HSCT is employed as a means to reconstitute a healthy, allogeneic (and hence potentially tumour-reactive) immune system in patients with haematological malignancies previously subjected to myelo- and lympho-ablating treatments (which aim at eradicating the majority of neoplastic cells)
What are the differences between a DC infusion and Adoptive cell transfer?
Re-infused DCs are not endowed with intrinsic anticancer activity, but act as anticancer vaccines to elicit a tumour-targeting immune response.
DCs are not administered in the context of lympho/myeloablating haemo(radio)therapy
What are oncolytic viruses?
Non-pathogenic viral strains that specifically infect cancer cells, triggering cell death.
What are oncotrophic viruses and what is the difference with oncolytic viruses?
Oncotrophic viruses exhibit a preferential tropism for malignant cells but have no (or very limited) cytotoxic activity. E.g. baculovirus-mediated gene delivery.
Oncolytic viruses DO have cytotoxic activity
What is the mechanism of oncolytic viruses?
Cytopathic effect, i.e., the lethal overload of cellular metabolism resulting from a productive viral infection
Endogenous or exogenous gene products that are potentially lethal for the host cell, irrespective of their capacity to massively replicate and cause a cytopathic effect
They promote the release of TAAs in an immunostimulatory context
What do you have to watch out for with oncolytic viruses?
Anti-viral immune responses: Virus capture, neutralizing antibodies, complement, etc
What are peptide and DNA based cancer vaccines and what is the rationale behind them?
Full-length recombinant TAAs or peptides thereof are administered to cancer patients, most often via the intramuscular, subcutaneous or intradermal route, together with one or more immunostimulatory agents commonly known as adjuvants (which potently promote DC maturation)
The rationale behind this approach is that resident DCs (or other APCs) acquire the ability to present the TAA-derived epitopes while maturing, hence priming a robust TAA-specific immune response
What is the use of immunostimulatory cytokines in immunotherapy?
Cytokines regulate (via autocrine, paracrine or endocrine circuits) virtually all biological functions.
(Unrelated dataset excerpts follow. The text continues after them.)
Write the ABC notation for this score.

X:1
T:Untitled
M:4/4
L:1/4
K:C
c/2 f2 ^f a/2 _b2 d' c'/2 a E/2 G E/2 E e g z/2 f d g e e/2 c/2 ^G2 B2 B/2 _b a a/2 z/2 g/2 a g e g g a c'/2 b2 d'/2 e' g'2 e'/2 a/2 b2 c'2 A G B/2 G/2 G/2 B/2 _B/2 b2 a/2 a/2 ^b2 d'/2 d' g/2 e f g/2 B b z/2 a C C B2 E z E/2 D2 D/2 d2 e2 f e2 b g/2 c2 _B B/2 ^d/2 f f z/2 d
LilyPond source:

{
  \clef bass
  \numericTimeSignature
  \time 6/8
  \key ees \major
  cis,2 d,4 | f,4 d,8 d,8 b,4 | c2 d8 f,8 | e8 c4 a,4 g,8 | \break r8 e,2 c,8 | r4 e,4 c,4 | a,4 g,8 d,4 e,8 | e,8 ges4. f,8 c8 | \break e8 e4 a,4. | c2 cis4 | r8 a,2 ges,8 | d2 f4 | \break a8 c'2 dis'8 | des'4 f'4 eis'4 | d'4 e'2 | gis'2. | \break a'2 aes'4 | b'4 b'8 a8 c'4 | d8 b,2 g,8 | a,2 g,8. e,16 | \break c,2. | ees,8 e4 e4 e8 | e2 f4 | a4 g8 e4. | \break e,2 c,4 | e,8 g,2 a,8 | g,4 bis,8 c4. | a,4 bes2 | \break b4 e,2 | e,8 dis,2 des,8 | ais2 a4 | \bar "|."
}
The administration of most immunostimulatory cytokines to cancer patients as standalone therapeutic interventions, however, is generally associated with little, if any, clinical activity. Thus, immunostimulatory cytokines are generally employed as adjuvants for other anticancer (immuno)therapeutics, either as recombinant molecules or encoded within expression vectors
Notable exceptions include IFN-α2b (Intron A), and IL-2 (aldesleukin or Proleukin), which mediate single agent therapeutic activity in patients affected by melanoma
How do immunomodulatory mAbs operate?
Immunomodulatory mAbs operate by interacting with (hence altering the function of) soluble or cellular components of the immune system:
(1) the inhibition of immunosuppressive receptors expressed by activated T lymphocytes, such as CTLA4 and PD-1, or NK cells, like various members of the killer cell immunoglobulin-like receptor (KIR) family;
(2) the inhibition of the principal ligands of these receptors, such as PD-L1;
(3) the activation of co-stimulatory receptors expressed on the surface of immune effector cells such as TNFRSF4 (OX40), TNFRSF9 (4-1BB), and TNFRSF18 (GITR);
(4) the neutralization of immunosuppressive factors released in the tumour microenvironment, such as transforming growth factor β1 (TGFβ1).